The case which sparked the national uproar was the discovery by his mother of Kiyoteru Okochi's body, hanging from a persimmon tree in the garden of his house on 27 November. The boy, from Nishio in Aichi prefecture in central Japan, left behind a four-page suicide note saying he could no longer stand the beatings and extortion of money he had suffered for over a year at the hands of bullies in school.

However, it was over a week before details of the case emerged. Initially the boy's school tried to cover up the suicide by reporting it to the local education board as a "sudden death". The headmaster also told the school's pupils not to talk about the death in public. When the suicide was published in the press, the headmaster finally apologised.

The boy's father, Yoshiharu Okochi, while accepting some of the blame for himself, has bitterly attacked the education system, which he claims is too preoccupied with getting pupils to pass exams at the expense of everything else.

"Schools are very good at giving pupils knowledge, but they aren't able to understand how the children feel," he said in a telephone interview. "The pupils must be very unsure whom they can talk with when they have a problem, because the school doesn't want to listen."

Mr Okochi said he took his son on a holiday to Australia at the beginning of last month after suspecting he was having trouble at school. But the boy denied to his father that he was being bullied. Three weeks later he was dead.

According to the Education Ministry, 23,358 cases of bullying were reported last year and 31 schoolchildren committed suicide. The critics claim school violence is exacerbated by the pressures of an exam system that forces children as young as 12 to attend cramming schools to improve their marks in the hope of eventually aspiring to a job with a top company.

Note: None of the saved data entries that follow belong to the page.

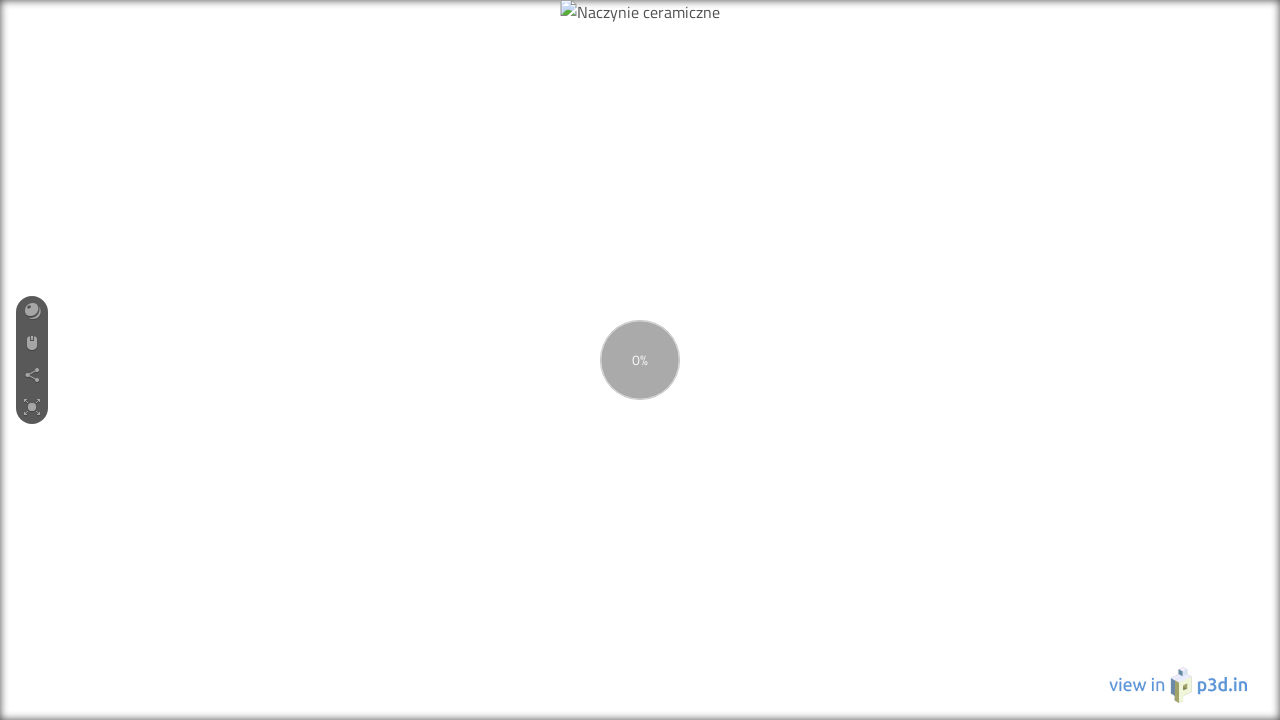

--- FILE ---
content_type: text/html; charset=utf-8
request_url: https://p3d.in/e/bsMWa+load+dl,ar,spin-hidden
body_size: 2090
content:
<!DOCTYPE html>
<html lang="en">
  <head>
    <meta charset="utf-8">
    <meta http-equiv="X-UA-Compatible" content="IE=edge">
    <title>p3d.in - Naczynie  ceramiczne
</title>
    <meta name="description" content="">
    <meta name="viewport" content="width=device-width, initial-scale=1">
    <link rel="icon" type="image/png" href="/static/img/favicon.png">

    

	<meta property="twitter:card" content="player" />
	<meta property="twitter:site" content="@p3d_in" />
	<meta property="twitter:title" content="Naczynie  ceramiczne" />
	<meta property="twitter:description" content="3D model on p3d.in" />
	<meta property="twitter:player" content="https://p3d.in/e/bsMWa" />
	<meta property="twitter:player:width" content="720" />
	<meta property="twitter:player:height" content="540" />

	<meta property="og:site_name" content="p3d.in">
	<meta property="og:description" content="3D model on p3d.in" />
	<meta property="og:title" content="Naczynie  ceramiczne" />
	<meta property="og:type" content="video.other">

	<meta property="og:url" content="https://p3d.in/e/bsMWa">
	<meta property="og:video:type" content="text/html">
	<meta property="og:video:url" content="https://p3d.in/e/bsMWa">
	<meta property="og:video:secure_url" content="https://p3d.in/e/bsMWa">
	<meta property="og:video:width" content="720">
	<meta property="og:video:height" content="540">
	
	
		<meta property="og:image" content="https://p3d.in/model_data/snapshot/bsMWa" />
		<meta property="og:image:height" content="512" />
		<meta property="og:image:width" content="512" /> 
		<meta property="twitter:image" content="https://p3d.in/model_data/snapshot/bsMWa" />
	
	<meta name="robots" content="noindex">
	<meta name="googlebot" content="noindex">


    <link rel="stylesheet" href="/assets/vendor-329e6349f8ce5ed0ffdd24a56c16b24d.css" crossorigin="anonymous">
    <link rel="stylesheet" href="/assets/p3d-3f84b44bd7a9a7ba98d511a6babbc601.css" crossorigin="anonymous">

    



    
  </head>
  <body >
    <script>
      window.___gcfg = {
        lang: "en_US",
        parsetags: "explicit"
      };
    </script>

    <script>
var httpStatus = 200;
var initialData = {};

  initialData.forceAnonymous = true;

</script>


	<div class="p3d-viewer-helpers text-center">
		


	<div class="canvas-background" style="background-color:transparent;"></div>
	<div class="canvas-background" style="background-blend-mode: normal;background-color:transparent;background-size:auto;none;"></div>


	
		<div class="canvas-vignette front" style="opacity:0.5;background-image:none;"></div>
	
	<div class="canvas-logo front">
		<div class="logo-container" style="opacity:0.5;width:30.0%;height:30.0%;left:95.0%;top:95.0%;transform: translate(-95.0%, -95.0%);background-image:none;background-position: 95.0% 95.0%;"></div>
	</div>


		
			<div class="canvas-border-shadow"></div>
		

		
			<div class="p3d-embed-linkback">
				<a href="/bsMWa+welcome" target="_blank">
					<img src="https://static.p3d.in/logo/view_in_p3d_text_white_jacket.png" alt="View in p3d.in">
				</a>
			</div>	
		

		
			<img src="https://uploads.p3d.in/97088/image-d5b61604985.jpg" alt="Naczynie  ceramiczne" class="p3d-loading-snapshot embed-hide-after-model">
		

		
	</div>


    <noscript>
      <div class="ember-application">
  <div class="ember-view">
    <div class="p3d-app p3d-site">
      

      <section class="p3d-content" id="content">
        
	<span class="notice">
		Apparently you have JavaScript disabled in your browser.
		To use <a href="/">p3d.in</a> you will have to
		<a href="http://enable-javascript.com/" target="_blank">enable JavaScript in your browser</a>.
	</span>

        
      </section>
    </div>
  </div>
</div>

    </noscript>

    

    <script src="/assets/vendor-2fa02a0c498a1c0d1cd15ef327314b1d.js" crossorigin="anonymous"></script>
<script src="/assets/chunk.990.47b34f4f66365666fff0.js"></script>
<script src="/assets/chunk.143.60d88207c9afa1bc801e.js"></script>
    <script src="/assets/p3d-964b9855604996dee74e38a3cad5e31b.js" crossorigin="anonymous"></script>
    


  <script>
    var _paq = window._paq = window._paq || [];
    _paq.push(['disableCookies']);
    _paq.push(['trackPageView']);
    (function() {
      var u="https://cma.p3d.in/";
      _paq.push(['setTrackerUrl', u+'matomo.php']);
      _paq.push(['setSiteId', '1']);
      var d=document, g=d.createElement('script'), s=d.getElementsByTagName('script')[0];
      g.async=true; g.src=u+'matomo.js'; s.parentNode.insertBefore(g,s);
    })();
  </script>



    <script type='text/javascript'>
      var viewerUrls = {
        viewerJs: "/assets/cpp-viewer-f61c548741ce7499ffec4ed65a6d9afe.js",
        viewerWasmJs: "/assets/cpp-viewer-wasm-6ff190448497b686e05119fe1182124a.js",
        engineWasm: "/assets/wasm/p3d-em-f55b1666a949f2349b7b0dbcfd2f68e6.wasm",
        obj2gltfWorker: "/assets/obj2gltf-a78c45bab63872b40b048b57a055ca21.js",
        three2gltfWorker: "/assets/three2gltf-63b188bd143993b067a8f294df71a366.js",
        dracoDecodeWorker: "/assets/draco-decode-worker-0a3bccb003b5fd6c622d99e93d2c97b5.js",
        dracoDecoder: "/assets/draco-decoder-5fcad04db3893d9fbb79418b1f8e44a1.js",
        dracoDecoderWasmWrapper: "/assets/draco-decoder-wasm-7a48a3fdc5785631621f4b20cd0937dc.js",
        dracoDecoderWasm: "/assets/wasm/draco_decoder_gltf-279c1ac3a88b5620490d0b9835ab222f.wasm",
        dracoEncodeWorker: "/assets/draco-encode-worker-b31ba2bb47bf1ae1c2b79cc23803ee2e.js",
        dracoEncoder: "/assets/draco-encoder-8b36ff002b18ed32d48c7f476f30f188.js",
        dracoEncoderWasmWrapper: "/assets/draco-encoder-wasm-bd61daf8f6b45a88b94841781eb33f5d.js",
        dracoEncoderWasm: "/assets/wasm/draco_encoder-790f6d353718645d3092c038f4b0a88d.wasm",
      };
    </script>

    
  </body>
</html>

In a special report on bullying issued yesterday, the Education Ministry itself partially admitted some of these criticisms. The report called on teachers to pay more attention to the problems of stress and competition among students to pass entrance exams. The report said that in a survey of senior high schools, only 14 per cent of pupils said they were satisfied with school life. But there were no concrete suggestions in the report on how teachers should learn to pick up the cries for help of pupils being driven to despair by bullying.

"I'm sorry, I wanted to live longer," wrote Kiyoteru Okochi in his suicide note. "Father, thank you for the trip to Australia; Mother, thank you for making tasty food; older brother, sorry for being an inconvenience." Having explained how he had been repeatedly dunked in a river until he feared he would drown, and was forced to give money on many occasions to his tormentors, Kiyoteru concluded: "These days they bully me so hard and demand large sums of money although I have none. I can't st a nd it any more."